== SELECTED EXTRACT ==
[Begin]
Oslob in the Philippine province of Cebu is among the Philippines’ most popular places to see and interact with whale sharks. However, the whale sharks of Oslob are baited with shrimp.

The World Wide Fund for Nature (WWF) believes people should respect the nature of whale sharks, being highly migratory animals which should not be trained to stay in one place. By feeding them, people are modifying their natural behavior which might severely affect the way they live and reproduce.

The act of feeding them daily has been shown to result in longer residency times at the site than are normally found for whale sharks in other parts of the world, and some individuals are found there almost every day now. This completely alters their natural behavior as they are highly migratory species. Having them stay put could have negative long-term effects on their life cycle, such as their ability to reproduce.

The food they are baited with – in this case, small shrimp – are unlikely to supply their complete nutritional requirements. It is best that we respect what we know about them. First and foremost – by allowing them to tread their course as migratory animals.

Whale sharks should not be conditioned to stay in one place year round, intentionally or otherwise.  This means we must stop the feeding, or at least modify it so that individual whale sharks are less dependent on the food provided, and that their natural behavior is less altered. Whether their food is tons of plankton or tons of shrimp is not the primary issue.

Instead of swimming with whale sharks in Oslob, WWF asks sea-lovers to swim with wild whale sharks in the town of Donsol in Sorsogon instead. By conserving whale sharks and promoting wild shark interactions, Donsol has risen from a 5th class municipality to 1st class in terms of the income of its local residents.

While feeding whale sharks remains a major issue, it cannot be denied that Oslob has become an example of community-developed tourism which has greatly benefited a local community. The decision to stop the potentially-detrimental feeding of the whale sharks lies in the hands of the locals. In any case, WWF stands ready to dive in and help steer Oslob’s whale shark program onto the path of sustainability.
[End]
== GIVEN ENTRIES ==
[Begin]
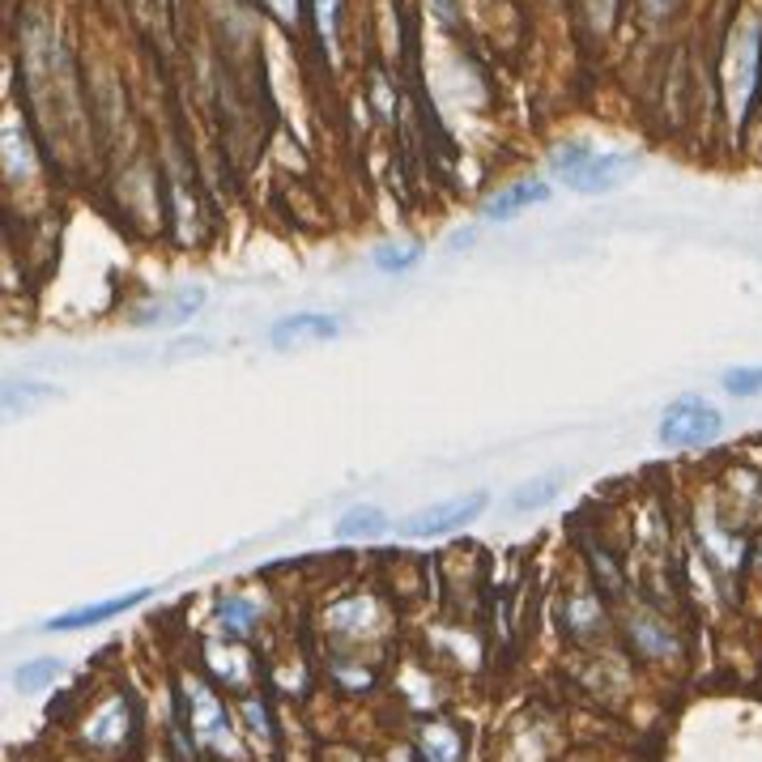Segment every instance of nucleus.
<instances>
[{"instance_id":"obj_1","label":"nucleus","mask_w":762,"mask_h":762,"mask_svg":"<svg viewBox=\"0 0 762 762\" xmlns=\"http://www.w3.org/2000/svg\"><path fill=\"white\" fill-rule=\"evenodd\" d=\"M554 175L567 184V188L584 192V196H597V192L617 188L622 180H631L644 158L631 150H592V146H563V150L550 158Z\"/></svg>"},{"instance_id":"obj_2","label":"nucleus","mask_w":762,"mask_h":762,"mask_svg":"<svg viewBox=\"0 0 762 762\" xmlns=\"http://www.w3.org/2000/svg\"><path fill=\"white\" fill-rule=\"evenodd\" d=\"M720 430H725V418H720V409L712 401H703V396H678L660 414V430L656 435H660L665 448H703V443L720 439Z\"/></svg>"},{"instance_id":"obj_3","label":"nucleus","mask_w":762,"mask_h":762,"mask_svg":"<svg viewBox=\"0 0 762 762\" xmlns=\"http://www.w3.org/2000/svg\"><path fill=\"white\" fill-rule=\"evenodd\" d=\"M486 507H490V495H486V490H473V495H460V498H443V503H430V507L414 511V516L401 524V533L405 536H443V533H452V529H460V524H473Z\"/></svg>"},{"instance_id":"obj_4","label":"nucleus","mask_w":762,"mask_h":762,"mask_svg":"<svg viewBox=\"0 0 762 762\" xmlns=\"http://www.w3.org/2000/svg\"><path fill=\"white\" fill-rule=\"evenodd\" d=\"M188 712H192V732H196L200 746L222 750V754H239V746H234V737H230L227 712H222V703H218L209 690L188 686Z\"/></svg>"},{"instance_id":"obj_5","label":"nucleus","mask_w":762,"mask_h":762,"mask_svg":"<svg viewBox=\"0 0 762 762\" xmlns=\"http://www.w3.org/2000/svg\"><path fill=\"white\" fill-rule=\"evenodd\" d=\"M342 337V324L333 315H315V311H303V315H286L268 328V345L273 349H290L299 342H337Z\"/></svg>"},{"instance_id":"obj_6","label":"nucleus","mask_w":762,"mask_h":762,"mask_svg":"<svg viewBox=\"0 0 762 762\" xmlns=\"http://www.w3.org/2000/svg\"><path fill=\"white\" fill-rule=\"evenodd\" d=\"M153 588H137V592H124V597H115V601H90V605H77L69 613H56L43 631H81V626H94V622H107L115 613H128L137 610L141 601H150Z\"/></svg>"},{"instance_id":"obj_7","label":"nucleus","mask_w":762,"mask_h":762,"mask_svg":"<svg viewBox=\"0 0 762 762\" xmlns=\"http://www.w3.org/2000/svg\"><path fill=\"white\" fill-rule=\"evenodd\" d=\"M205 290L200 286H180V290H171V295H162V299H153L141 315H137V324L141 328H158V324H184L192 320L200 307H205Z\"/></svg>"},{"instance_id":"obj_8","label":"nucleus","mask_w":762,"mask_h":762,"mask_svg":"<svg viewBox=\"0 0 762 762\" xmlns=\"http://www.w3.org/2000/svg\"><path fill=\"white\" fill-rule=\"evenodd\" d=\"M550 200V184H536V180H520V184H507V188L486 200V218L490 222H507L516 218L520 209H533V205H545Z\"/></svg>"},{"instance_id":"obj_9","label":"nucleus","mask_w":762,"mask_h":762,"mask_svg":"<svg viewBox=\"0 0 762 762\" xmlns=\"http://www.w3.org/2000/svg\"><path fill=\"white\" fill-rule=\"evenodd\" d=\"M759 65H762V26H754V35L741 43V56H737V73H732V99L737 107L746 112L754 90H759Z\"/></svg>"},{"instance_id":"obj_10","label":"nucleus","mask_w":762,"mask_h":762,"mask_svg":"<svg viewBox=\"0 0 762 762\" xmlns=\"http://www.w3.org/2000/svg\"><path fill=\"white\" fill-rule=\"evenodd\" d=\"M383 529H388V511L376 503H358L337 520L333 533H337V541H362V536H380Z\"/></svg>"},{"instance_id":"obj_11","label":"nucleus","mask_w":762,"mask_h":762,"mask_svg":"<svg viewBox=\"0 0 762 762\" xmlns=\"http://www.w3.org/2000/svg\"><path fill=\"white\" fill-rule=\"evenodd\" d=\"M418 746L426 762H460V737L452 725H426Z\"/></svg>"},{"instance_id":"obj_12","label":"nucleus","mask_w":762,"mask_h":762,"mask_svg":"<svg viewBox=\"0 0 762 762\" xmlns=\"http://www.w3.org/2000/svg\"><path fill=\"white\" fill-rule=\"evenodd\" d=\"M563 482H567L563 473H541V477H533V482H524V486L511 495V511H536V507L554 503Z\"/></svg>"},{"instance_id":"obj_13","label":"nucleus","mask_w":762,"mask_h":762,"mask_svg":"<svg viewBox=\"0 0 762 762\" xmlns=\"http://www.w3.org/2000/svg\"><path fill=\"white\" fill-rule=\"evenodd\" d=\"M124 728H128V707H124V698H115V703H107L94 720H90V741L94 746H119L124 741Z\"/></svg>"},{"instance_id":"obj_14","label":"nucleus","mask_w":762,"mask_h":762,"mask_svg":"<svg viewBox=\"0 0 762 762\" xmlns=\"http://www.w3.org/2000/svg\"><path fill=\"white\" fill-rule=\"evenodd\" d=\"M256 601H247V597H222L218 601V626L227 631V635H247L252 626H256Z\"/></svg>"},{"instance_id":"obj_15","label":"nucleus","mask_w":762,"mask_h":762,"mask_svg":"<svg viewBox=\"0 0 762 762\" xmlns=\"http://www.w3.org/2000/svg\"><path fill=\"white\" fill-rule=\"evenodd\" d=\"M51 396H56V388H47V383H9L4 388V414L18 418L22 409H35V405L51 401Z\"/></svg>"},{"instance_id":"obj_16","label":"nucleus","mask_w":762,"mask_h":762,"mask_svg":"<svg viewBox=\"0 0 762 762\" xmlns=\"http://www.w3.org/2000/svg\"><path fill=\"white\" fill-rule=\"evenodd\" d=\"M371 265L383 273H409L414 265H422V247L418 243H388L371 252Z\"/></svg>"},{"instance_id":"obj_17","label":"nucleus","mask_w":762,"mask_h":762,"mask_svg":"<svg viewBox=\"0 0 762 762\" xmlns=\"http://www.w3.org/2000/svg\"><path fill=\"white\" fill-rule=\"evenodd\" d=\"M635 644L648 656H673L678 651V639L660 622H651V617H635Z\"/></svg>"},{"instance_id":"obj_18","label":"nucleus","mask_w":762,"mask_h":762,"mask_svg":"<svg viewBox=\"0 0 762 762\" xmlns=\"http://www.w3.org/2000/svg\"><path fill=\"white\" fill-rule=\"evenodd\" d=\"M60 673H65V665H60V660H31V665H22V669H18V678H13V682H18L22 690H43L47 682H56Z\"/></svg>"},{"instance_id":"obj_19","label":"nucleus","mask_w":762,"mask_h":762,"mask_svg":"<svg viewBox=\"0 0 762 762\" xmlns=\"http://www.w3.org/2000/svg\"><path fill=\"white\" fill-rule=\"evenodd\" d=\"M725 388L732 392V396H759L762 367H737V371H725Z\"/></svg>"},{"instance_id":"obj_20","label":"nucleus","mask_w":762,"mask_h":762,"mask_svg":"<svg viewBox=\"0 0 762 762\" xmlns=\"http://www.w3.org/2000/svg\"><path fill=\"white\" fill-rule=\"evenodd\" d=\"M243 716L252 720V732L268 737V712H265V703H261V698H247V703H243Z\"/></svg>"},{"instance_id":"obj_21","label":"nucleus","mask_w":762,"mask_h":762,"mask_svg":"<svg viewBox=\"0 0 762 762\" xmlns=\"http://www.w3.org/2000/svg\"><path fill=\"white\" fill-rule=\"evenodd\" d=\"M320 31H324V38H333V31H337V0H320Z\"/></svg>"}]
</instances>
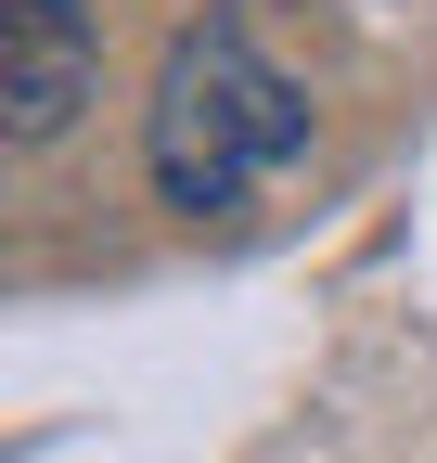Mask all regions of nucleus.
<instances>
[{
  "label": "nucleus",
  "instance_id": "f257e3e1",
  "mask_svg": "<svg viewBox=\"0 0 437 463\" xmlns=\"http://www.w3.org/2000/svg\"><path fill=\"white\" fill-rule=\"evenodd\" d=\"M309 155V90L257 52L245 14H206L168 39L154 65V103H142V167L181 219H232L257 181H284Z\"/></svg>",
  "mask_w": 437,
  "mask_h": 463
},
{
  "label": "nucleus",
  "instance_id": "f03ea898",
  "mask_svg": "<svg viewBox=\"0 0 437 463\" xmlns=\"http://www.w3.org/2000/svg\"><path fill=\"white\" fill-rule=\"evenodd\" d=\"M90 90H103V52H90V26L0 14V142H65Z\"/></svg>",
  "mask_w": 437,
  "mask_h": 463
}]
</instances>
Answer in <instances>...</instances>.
[End]
== WRITTEN EXERCISE A ==
Print the passage on whale shark feeding in Oslob from "Instead of swimming" to "its local residents.".
== WRITTEN EXERCISE B ==
Summarize the passage on whale shark feeding in Oslob in two sentences.
== WRITTEN EXERCISE C ==
Answer these questions using the passage on whale shark feeding in Oslob:
(i) What food are the whale sharks at Oslob baited with?
(ii) In which town and province does WWF ask sea-lovers to swim with wild whale sharks?
(iii) From which municipal class to which did Donsol rise?

== PROBLEM SOLUTION A ==
Instead of swimming with whale sharks in Oslob, WWF asks sea-lovers to swim with wild whale sharks in the town of Donsol in Sorsogon instead. By conserving whale sharks and promoting wild shark interactions, Donsol has risen from a 5th class municipality to 1st class in terms of the income of its local residents.

== PROBLEM SOLUTION B ==
Whale sharks at Oslob in Cebu are fed shrimp daily, which WWF says keeps these highly migratory animals in one place, could harm their life cycle and reproduction, and is unlikely to meet their full nutritional needs. WWF calls for the feeding to stop or be modified, urges people to swim with wild whale sharks in Donsol, Sorsogon instead, and offers to help steer Oslob's program, which has benefited its community, toward sustainability.

== PROBLEM SOLUTION C ==
(i) Small shrimp.
(ii) Donsol, in Sorsogon.
(iii) From 5th class to 1st class.